Top of Data records
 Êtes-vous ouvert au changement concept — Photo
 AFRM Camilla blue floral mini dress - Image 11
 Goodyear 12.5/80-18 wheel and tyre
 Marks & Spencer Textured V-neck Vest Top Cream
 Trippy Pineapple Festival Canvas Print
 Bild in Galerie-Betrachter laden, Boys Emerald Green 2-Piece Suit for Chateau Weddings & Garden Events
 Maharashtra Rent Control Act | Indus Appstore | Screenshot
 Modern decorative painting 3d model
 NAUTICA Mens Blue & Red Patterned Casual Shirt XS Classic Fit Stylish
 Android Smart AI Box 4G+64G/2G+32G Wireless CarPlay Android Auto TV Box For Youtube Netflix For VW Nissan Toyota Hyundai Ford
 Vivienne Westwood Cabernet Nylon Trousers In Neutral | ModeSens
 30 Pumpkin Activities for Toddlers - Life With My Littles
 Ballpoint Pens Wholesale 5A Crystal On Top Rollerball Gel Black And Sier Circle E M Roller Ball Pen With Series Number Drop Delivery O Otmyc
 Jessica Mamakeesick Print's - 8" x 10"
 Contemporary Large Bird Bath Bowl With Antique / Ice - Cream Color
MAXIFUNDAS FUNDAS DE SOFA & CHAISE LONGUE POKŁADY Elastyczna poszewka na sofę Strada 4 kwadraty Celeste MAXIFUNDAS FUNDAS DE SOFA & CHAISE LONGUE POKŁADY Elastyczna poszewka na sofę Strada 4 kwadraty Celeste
Bottom of Data records
▶ What the task asks
Copy the stretch from the start of the records through the line that contains "Jessica Mamakeesick Print's", substituting "Apple" for "Pumpkin" and leaving everything else unchanged.

▶ Output below
 Êtes-vous ouvert au changement concept — Photo
 AFRM Camilla blue floral mini dress - Image 11
 Goodyear 12.5/80-18 wheel and tyre
 Marks & Spencer Textured V-neck Vest Top Cream
 Trippy Pineapple Festival Canvas Print
 Bild in Galerie-Betrachter laden, Boys Emerald Green 2-Piece Suit for Chateau Weddings & Garden Events
 Maharashtra Rent Control Act | Indus Appstore | Screenshot
 Modern decorative painting 3d model
 NAUTICA Mens Blue & Red Patterned Casual Shirt XS Classic Fit Stylish
 Android Smart AI Box 4G+64G/2G+32G Wireless CarPlay Android Auto TV Box For Youtube Netflix For VW Nissan Toyota Hyundai Ford
 Vivienne Westwood Cabernet Nylon Trousers In Neutral | ModeSens
 30 Apple Activities for Toddlers - Life With My Littles
 Ballpoint Pens Wholesale 5A Crystal On Top Rollerball Gel Black And Sier Circle E M Roller Ball Pen With Series Number Drop Delivery O Otmyc
 Jessica Mamakeesick Print's - 8" x 10"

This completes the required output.